With all do,respect Warren... you’re from BC Canada and don’t know what kind of gloves you like? Idea... wait till you get where you’re going and see if you even need a pair. If so, buy them there. Makes a nice souvenir also.

Posted by
47 posts

I bring a pair of North Face power stretch gloves with me, my sons likes the Smartwool glove liners, my husband takes the North Face Flashdry gloves with him. They're all lightweight options that provide warmth without much weight or bulk for packing.

Posted by
735 posts

I suggest looking for something like a liner glove for warmer to moderate temps. I have a pair from REI. These are my regular winter gloves. Won't do great in a polar vortex but good for "normal" winter conditions or shoulder season. Takes up very little space and are easily crushable. Available in both men's and women's.
https://www.rei.com/product/136791/rei-co-op-liner-gloves

Posted by
2167 posts

I recommend 3 button-length leather gloves with a wool or cashmere lining that has touchscreen functions on the fingertips. On a cool, rainy day, you'll be very happy to wear gloves especially if you're also holding an umbrella.

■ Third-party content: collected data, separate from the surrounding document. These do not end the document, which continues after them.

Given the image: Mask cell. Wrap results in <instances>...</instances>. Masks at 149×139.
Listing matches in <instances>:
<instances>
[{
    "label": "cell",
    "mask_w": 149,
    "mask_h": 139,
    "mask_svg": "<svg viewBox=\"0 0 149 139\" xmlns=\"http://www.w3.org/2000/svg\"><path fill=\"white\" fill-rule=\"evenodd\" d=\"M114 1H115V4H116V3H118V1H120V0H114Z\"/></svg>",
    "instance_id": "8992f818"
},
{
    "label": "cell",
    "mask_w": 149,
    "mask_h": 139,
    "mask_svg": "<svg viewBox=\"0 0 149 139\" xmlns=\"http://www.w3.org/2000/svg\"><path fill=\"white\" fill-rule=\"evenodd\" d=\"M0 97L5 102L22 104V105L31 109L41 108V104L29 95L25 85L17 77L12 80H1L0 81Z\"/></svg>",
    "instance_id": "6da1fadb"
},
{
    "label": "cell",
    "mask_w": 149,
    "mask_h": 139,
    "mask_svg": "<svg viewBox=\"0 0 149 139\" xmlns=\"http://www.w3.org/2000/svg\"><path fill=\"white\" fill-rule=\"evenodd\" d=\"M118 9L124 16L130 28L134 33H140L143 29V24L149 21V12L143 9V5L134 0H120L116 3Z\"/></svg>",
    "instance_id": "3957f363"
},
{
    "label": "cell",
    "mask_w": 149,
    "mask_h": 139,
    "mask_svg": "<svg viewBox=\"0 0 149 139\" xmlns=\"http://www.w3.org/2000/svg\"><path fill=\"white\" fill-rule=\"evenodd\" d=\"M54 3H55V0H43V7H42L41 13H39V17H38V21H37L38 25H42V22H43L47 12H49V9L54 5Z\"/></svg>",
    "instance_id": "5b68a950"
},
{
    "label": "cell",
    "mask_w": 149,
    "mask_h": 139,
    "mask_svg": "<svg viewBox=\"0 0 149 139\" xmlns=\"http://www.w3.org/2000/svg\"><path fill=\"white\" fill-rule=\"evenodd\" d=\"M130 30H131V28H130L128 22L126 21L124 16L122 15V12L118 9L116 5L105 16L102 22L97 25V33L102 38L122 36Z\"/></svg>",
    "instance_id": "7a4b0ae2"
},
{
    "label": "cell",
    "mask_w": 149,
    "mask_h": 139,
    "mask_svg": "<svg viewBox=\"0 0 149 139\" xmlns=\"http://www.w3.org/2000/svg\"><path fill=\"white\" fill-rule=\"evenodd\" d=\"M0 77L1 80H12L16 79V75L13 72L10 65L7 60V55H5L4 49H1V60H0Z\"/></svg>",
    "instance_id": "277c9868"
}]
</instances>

They're not going to be waterproof but unless you put your gloved hand into a bucket of water, you should be fine.

In all seasons except summer, I wear them on a regular basis at home. Go to Amazon, type "cashmere lined leather gloves women touchscreen" and you'll see all kinds. Read the reviews and pick a pair in your price range. Mine are from LL Bean; they are out stock unfortunately.

Posted by
2632 posts

We have also found that good, well made wool socks double nicely as warm gloves.

Posted by
4197 posts

I get the $1.99 one-size-fits-all knit gloves from Walgreens/CVS and just keep them in my rain jacket pockets at all times. Not at all water-resistant, but good enough for chilly days. If you DO find you need better gloves, you will be in a good location to buy them.

Posted by
2956 posts

Cheap light gloves are easy to find in England and on the continent. Thin leather gloves are a tradition, sold as "driving" gloves and priced as if the drive would be in a Jaguar. Recently I bought cheap synthetic gloves, with rough inserts on the palms, in several shops, including a convenience store. I am woefully out-of-touch: The rough surface is not intended for a steering wheel, but rather to keep a firm grip on one's 'mobile' -- to North Americans, a cell phone. A cute souvenir, even though of doubtful necessity in early fall weather.

Posted by
2956 posts

Several times I found very light gloves, with textured palms, in variety stores and very cheap. My old-fashioned view was of driving gloves. How quaint. The synthetic ribs are really intended for keeping a grip on a smart phone when the weather turns chilly. So many phones, so big a market for variety stores to pursue.

Posted by
4114 posts

I have some thin, fleece mittens where the mitten part that covers your fingers folds back out of the way if you need fingers for dexterity. They're cheap, weigh nothing, are warm enough to make a difference in a pinch, and they're always in the pockets of my light, summer weight fleece jacket. I've used them year-round when needed, from up on a mountain in Japan to in a driving rain in Latvia, to sitting near an exit door on a flight to Mexico where the plane's cabin was just super cold. I literally never go anywhere without them. Love 'em.